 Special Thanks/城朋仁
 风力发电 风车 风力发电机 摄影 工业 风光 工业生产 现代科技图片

---+---

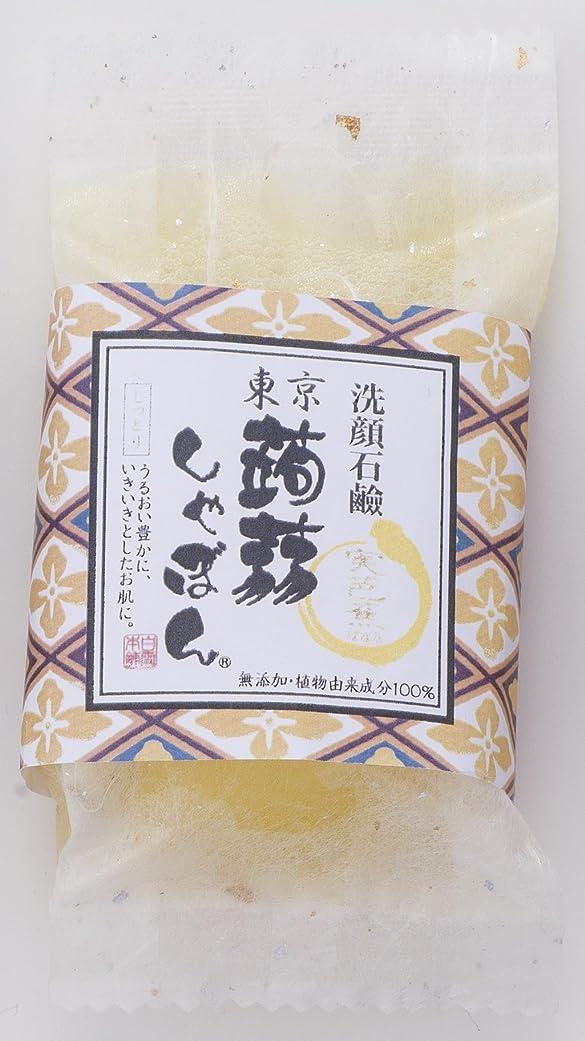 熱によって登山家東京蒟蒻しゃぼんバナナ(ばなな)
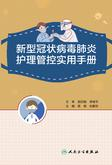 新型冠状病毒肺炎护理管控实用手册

---+---

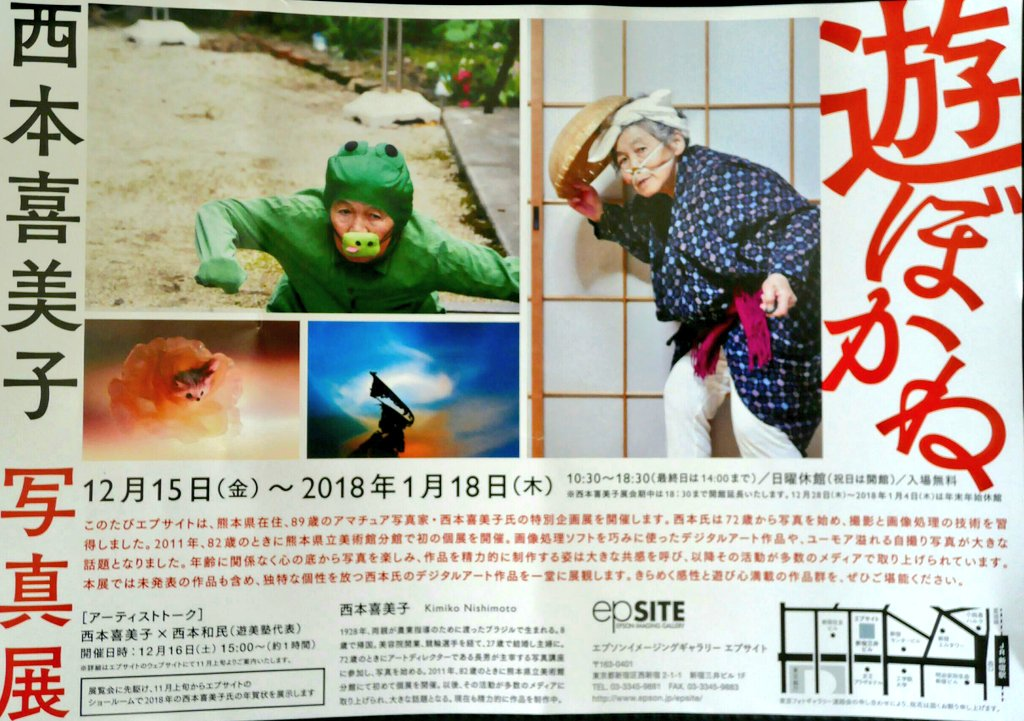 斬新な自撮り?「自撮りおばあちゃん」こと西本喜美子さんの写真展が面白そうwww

---+---

In the data above, find the line with "Special Thanks/城朋仁" and the line with "风力发电 风车 风力发电机 摄影 工业 风光 工业生产 现代科技图片". Retype both, plus every line between them, exactly.

> ANSWER SECTION
 Special Thanks/城朋仁
 风力发电 风车 风力发电机 摄影 工业 风光 工业生产 现代科技图片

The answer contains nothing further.